Texto extraído:

※ ※ ※

Mesmo com casamentos e famílias desmantelados gradativamente, aumentamos os esforços nos cultos de celebração, de festa, encontro de casais, encontros da família - sem parar pra analisar que vai cada vez menos famílias, com cada vez menos gente, e sempre são os mesmos clãs que se encontram fingindo que está tudo bem.

Quais são ou quais seriam as funções-utilidades, as coisas que Jesus poe na balança para decidir se é bom ou não vale a pena? Lembre-se que "todas as coisas são lícitas mas nem todas convém".

Primeiro, qual seria a função-utilidade da igreja pra Jesus? O que Ele espera ao relacionar-se com ela, ao criá-la e mante-la como sua noiva?
Isso por si só já rendeu livros inteiros, então vou tentar focar mais no raciocínio e menos nas dezenas de respostas possíveis pela Bíblia.

Me atrevo a pontuar algumas, que parecem condizer com as Escrituras:
  • uma comunidade onde gente doente é usada por Deus para cuidar de outros doentes
  • um grupo que reflete ao mundo uma amostra parcial do Reino de Deus por vir
  • um lugar para pertencer e aprender juntos a ser mais parecido com Cristo e entender Sua vontade e suas prioridades
  • o ajuntamento dos que pecadores que celebram sua salvação e filiação em Cristo
  • A noiva que prepara a si mesma para o noivo (Cristo) e anuncia a Sua vinda;
Das coisas acima, eu poderia sugerir (sem tentar ser exaustivo), que nós devíamos nos perguntar se os ministérios, atividades, formatos, liturgias e programações:

  • contribuem para que os problemas e urgências dos membros sejam conhecidas de maneira cuidadosa e em amor (sem fofoca e nem desprezo), buscando nos próprios dons e bençãos da comunidade uma solução ou um consolo?

※ ※ ※

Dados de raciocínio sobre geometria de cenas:

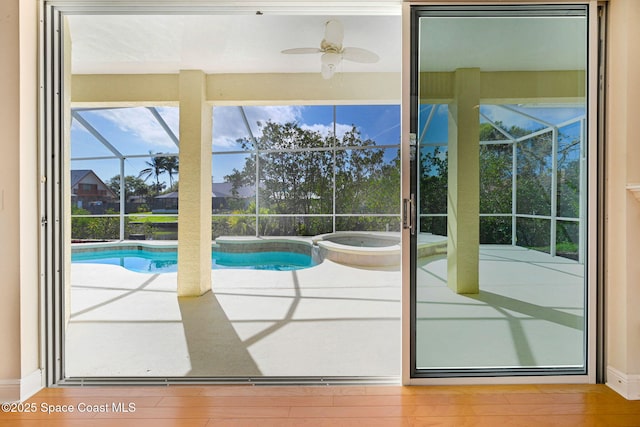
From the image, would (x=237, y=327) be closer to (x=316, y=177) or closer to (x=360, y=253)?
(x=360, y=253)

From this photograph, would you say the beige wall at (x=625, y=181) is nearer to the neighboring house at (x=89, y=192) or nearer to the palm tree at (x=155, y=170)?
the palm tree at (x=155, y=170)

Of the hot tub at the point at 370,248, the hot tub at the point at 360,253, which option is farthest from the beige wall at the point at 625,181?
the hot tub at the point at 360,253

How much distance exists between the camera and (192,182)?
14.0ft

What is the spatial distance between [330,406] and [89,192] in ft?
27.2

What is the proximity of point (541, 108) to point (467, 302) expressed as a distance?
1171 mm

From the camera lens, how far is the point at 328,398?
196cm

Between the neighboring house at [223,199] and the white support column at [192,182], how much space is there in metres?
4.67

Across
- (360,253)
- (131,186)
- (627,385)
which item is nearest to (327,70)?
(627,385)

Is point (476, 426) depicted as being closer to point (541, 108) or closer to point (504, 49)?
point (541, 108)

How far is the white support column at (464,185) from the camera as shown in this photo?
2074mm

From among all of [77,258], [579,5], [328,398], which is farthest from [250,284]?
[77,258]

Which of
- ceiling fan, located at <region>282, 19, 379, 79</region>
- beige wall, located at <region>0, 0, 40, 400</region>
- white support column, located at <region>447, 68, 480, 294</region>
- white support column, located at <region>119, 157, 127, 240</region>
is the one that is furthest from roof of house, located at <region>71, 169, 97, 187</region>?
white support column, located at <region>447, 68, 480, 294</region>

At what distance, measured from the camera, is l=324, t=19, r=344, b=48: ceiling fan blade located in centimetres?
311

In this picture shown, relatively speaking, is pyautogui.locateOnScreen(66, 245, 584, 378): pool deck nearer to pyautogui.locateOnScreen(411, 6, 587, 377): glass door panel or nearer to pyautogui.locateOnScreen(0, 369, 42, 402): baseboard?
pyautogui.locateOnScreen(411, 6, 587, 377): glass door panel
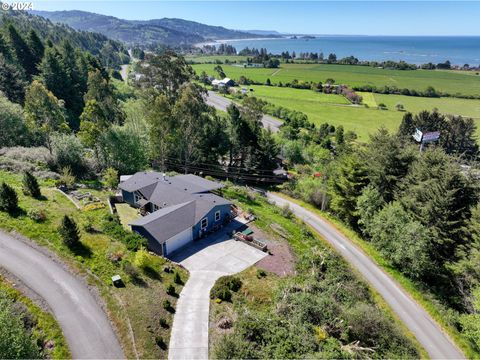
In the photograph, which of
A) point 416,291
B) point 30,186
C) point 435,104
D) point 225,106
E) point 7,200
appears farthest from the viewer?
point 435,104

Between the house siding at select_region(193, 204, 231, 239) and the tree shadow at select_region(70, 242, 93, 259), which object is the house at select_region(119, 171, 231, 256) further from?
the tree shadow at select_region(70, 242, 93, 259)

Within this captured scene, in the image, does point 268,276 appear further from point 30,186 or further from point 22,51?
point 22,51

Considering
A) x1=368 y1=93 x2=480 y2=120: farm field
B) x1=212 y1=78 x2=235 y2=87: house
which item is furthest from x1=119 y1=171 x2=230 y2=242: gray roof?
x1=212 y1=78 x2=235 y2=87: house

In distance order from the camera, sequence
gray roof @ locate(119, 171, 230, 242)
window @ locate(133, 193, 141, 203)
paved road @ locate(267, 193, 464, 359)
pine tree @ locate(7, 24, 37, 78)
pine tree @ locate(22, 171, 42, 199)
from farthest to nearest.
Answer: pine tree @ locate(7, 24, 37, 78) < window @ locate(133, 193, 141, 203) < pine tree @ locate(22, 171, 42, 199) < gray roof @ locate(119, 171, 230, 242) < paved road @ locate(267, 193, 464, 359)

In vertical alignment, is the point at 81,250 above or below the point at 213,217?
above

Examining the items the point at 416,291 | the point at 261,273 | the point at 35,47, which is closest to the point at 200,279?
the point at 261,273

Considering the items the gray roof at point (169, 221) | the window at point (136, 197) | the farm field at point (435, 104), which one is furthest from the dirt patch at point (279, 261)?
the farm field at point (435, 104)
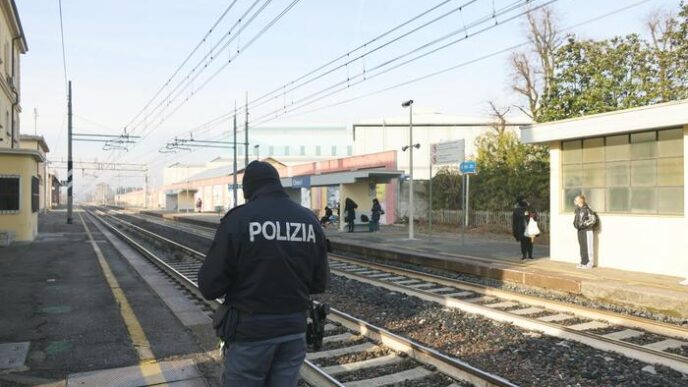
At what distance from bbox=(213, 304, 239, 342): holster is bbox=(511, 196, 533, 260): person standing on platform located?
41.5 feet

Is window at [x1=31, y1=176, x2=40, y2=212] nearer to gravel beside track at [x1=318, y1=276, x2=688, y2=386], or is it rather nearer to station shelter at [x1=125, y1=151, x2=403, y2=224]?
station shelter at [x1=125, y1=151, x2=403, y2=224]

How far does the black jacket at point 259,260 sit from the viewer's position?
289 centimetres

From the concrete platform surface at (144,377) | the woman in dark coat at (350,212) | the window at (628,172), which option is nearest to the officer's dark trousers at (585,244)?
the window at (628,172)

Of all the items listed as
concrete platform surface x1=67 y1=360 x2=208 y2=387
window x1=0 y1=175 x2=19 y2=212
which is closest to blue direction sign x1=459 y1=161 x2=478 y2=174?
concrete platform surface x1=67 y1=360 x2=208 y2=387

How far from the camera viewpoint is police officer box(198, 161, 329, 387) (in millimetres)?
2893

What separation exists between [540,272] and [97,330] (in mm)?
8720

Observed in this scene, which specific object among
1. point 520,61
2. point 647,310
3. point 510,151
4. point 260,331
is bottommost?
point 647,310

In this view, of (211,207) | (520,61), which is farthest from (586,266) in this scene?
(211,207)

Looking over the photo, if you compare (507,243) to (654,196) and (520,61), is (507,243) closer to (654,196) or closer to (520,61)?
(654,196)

※ ※ ※

Tarefa a realizar: Prossiga com a reflexão sobre a função da igreja para Jesus, começando logo após a última pergunta da lista. Este material foi obtido de outra fonte.

Problema resolvido:
  • fazem os irmãos e irmas se enxergarem melhor e aumentar seus vínculos, sua intimidade?
  • integram mais pessoas e prestam atenção aos deslocados e avulsos, incentivando o pertencimento, respeitando as limitações e dificuldades de cada família?
  • Falam de pecado, correção de comportamento?
  • ajudam a entender santidade, mordomia e redenção na sua vida diária?
  • promovem um crescimento contínuo da leitura e exposição da Palavra?
  • mantém a igreja visível no seu entorno, no bairro, na região, não pela atividade mas pelos valores demonstrados, pelo testemunho, abençoando a cidade?
  • ajuda a sociedade ao redor a enxergar mais Jesus e entender melhor a Bíblia?
  • ensinam a louvar e celebrar a Deus além da música?
  • Mostram e cobram a intimidade individual no quarto secreto, você com Deus, diária?
  • separam um tempo para reunião de oração semanal?
Em outras palavras, ajuda os membros a serem uma família unida e atenta, mas individualmente engajados em mudar pra melhor em Cristo?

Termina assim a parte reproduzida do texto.